Despite the decrease in mortgage rates and home prices, homebuyers and real estate investors are still hesitant in looking at opportunities in the housing market. According to analyst Nancy Vanden Houten of Stone & McCarthy Research Associates in New Jersey, mortgage rate reduction is not enough to revitalize the housing market.
She said that a focused effort must be done to tackle the foreclosure problem so that the housing market could reach its bottom and then starts to climb up. She said that bankruptcy courts and mortgage services must be allowed by new legislation to modify the mortgage terms for foreclosed properties or homes at risk of foreclosure.
Home loan refinancing schemes have not been implemented by mortgage lenders and have not been applied for by troubled homeowners because of the drastic fall in the value of their homes. Home values have declined to a level lower than their mortgage values, forcing homeowners to choose foreclosure over refinancing.

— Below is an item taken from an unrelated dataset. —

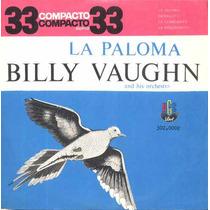 Billy Vaughn Compacto De Vinil La Paloma - Mono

Nonetheless, according to Brad Sherman of Nationwide Mortgage Services in Maryland, there are people, such as renting families with good credit ratings, who can take advantage of low home prices, low mortgage rates and high number of repo homes in the market. He cited a couple whose home loan interest was reduced by 1.25 percent from the rate written in the sales document that they signed, cutting their monthly amortizations to a very affordable level.